[PATCH] ASoC: dpcm: fix race condition to dpcm links in dpcm_be_dai_trigger

Wed Sep 29 23:01:12 CEST 2021

>> If routing change and underrun stop is run at the same time,
>> data abort can be occurred by the following sequence.
>>
>> CPU0: Processing underrun 	CPU1: Processing routing change
>> dpcm_be_dai_trigger():		dpcm_be_disconnect():
>>
>> for_each_dpcm_be(fe, stream, dpcm) {
>>
>> 				spin_lock_irqsave(&fe->card->dpcm_lock, flags);
>> 				list_del(&dpcm->list_be);
>> 				list_del(&dpcm->list_fe);
>> 				spin_unlock_irqrestore(&fe->card->dpcm_lock, flags);
>> 				kfree(dpcm);
>>
>> struct snd_soc_pcm_runtime *be = dpcm->be; <-- Accessing freed memory
>>
>> To prevent this situation, dpcm_lock is needed during accessing
>> the lists for dpcm links.
> 
> Isn't there still a possible inconsistency here introduced by the
> duplication of the BE list?
> 
> You protect the list creation, but before you use it in
> dpcm_be_dai_trigger(), there's a time window where the function could be
> pre-empted and a disconnect event might have happened. As a result you
> could trigger a BE that's no longer connected.
> 
> What you identified as a race is likely valid, but how to fix it isn't
> clear to me - the DPCM code isn't self-explanatory at all with its use
> in various places of the dpcm_lock spinlock, the pcm mutex, the card mutex.
> 
> Ideally we would need to find a way to prevent changes in connections
> while we are doing the triggers, but triggers can take a bit of time if
> they involve any sort of communication over a bus.

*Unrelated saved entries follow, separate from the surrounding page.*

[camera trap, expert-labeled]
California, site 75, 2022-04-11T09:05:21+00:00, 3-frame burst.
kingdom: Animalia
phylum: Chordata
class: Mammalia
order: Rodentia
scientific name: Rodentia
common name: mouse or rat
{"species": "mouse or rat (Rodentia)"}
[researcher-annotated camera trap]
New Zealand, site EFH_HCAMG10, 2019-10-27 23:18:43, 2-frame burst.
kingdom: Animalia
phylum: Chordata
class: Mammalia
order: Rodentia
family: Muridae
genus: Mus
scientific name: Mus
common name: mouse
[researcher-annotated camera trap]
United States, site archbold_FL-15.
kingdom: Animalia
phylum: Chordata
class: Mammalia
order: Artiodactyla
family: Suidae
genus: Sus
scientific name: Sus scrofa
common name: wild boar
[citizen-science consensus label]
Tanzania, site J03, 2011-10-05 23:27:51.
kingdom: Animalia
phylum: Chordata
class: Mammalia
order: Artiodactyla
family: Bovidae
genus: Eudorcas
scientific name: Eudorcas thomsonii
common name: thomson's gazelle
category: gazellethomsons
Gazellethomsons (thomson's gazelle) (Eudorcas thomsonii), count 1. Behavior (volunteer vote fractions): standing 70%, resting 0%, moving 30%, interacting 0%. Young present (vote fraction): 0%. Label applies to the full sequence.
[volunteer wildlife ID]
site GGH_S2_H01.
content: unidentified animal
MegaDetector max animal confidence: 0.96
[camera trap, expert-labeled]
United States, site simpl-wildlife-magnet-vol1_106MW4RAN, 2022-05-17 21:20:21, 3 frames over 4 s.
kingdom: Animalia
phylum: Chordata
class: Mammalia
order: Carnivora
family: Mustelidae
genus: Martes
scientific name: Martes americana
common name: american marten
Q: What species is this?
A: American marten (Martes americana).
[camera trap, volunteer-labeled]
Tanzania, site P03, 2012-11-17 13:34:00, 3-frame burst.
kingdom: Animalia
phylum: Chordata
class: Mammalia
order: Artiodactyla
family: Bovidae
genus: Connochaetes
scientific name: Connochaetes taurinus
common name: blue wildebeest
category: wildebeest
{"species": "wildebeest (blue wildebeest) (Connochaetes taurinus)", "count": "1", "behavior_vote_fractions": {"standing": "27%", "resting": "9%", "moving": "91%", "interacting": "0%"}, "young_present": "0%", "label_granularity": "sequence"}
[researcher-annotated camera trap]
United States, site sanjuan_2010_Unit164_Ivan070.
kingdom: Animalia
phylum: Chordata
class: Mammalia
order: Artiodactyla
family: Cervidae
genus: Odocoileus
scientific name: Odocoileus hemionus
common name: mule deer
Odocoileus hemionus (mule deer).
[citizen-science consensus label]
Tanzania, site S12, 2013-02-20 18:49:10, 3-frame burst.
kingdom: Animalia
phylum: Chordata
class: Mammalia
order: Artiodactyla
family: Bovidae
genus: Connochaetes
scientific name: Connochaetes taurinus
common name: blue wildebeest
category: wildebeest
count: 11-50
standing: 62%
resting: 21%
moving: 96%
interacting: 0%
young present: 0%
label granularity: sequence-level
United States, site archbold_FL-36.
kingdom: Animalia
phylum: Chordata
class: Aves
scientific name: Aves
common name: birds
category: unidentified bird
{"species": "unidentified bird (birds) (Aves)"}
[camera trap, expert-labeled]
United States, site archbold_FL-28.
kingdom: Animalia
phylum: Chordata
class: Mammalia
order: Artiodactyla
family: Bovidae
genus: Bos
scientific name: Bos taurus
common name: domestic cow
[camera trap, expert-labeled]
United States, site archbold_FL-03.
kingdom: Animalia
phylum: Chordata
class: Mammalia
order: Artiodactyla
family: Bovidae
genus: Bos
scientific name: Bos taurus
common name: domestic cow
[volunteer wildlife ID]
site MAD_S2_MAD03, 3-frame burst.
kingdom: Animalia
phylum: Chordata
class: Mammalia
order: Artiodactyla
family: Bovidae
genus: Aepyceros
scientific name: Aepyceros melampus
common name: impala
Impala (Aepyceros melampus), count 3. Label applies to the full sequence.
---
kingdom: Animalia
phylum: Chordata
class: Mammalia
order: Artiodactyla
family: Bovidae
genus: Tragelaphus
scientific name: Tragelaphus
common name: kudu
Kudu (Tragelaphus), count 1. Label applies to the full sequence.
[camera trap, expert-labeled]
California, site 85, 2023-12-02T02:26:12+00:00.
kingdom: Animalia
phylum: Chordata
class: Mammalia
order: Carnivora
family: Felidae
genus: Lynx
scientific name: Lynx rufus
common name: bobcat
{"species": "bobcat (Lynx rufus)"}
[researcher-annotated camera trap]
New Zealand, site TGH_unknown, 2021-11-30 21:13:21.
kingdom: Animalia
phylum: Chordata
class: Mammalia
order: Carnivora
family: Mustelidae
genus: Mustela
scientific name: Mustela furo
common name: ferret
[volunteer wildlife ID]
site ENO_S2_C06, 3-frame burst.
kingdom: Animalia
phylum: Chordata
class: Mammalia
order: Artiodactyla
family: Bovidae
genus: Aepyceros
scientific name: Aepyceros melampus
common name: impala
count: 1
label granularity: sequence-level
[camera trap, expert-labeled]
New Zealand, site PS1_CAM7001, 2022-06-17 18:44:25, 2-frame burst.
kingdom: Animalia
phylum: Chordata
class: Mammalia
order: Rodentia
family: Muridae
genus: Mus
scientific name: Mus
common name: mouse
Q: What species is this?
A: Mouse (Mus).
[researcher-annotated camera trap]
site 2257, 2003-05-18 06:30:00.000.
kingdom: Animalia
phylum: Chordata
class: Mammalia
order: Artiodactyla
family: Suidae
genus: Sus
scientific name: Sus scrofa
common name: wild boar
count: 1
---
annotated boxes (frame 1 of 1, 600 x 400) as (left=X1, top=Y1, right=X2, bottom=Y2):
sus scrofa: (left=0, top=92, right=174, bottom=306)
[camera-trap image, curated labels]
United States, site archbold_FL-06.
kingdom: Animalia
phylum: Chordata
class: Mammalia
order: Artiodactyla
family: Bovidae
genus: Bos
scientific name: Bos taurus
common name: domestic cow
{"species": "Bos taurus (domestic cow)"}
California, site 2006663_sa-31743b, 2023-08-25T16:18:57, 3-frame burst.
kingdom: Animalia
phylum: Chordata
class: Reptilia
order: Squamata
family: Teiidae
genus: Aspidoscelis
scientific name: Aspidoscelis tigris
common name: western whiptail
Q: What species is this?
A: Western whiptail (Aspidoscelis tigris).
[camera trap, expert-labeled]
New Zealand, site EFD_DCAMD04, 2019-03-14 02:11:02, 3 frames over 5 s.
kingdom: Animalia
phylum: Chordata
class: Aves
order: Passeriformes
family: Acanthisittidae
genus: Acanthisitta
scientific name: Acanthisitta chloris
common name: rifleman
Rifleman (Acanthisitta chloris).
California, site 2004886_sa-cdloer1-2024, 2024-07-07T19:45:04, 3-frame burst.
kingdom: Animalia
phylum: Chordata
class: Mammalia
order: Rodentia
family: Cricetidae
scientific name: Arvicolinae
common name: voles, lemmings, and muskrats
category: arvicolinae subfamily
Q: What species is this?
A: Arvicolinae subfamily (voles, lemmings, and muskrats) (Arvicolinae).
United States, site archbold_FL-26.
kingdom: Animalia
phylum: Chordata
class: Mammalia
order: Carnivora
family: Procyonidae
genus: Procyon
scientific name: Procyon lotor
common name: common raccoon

I really wonder if
> this dpcm_lock should be a mutex and if the model for DPCM really
> involves interrupt contexts as the irqsave/irqrestore mentions hint at.

To follow-up on this, I started experimenting with a replacement of the
'dpcm_lock' spinlock with a 'dpcm_mutex', see
https://github.com/thesofproject/linux/pull/3186

If we combine both of our results, the 'right' solution might be to take
this mutex before every use of for_each_dpcm_be(), and unlock it at the
end of the loop, which additional changes to avoid re-taking the same
mutex in helper functions.

there's still a part in DPCM that I can't figure out, there is an
elaborate trick with an explicit comment

	/* if FE's runtime_update is already set, we're in race;
	 * process this trigger later at exit
	 */

Which looks like a missing mutex somewhere, or an overkill solution that
might never be needed.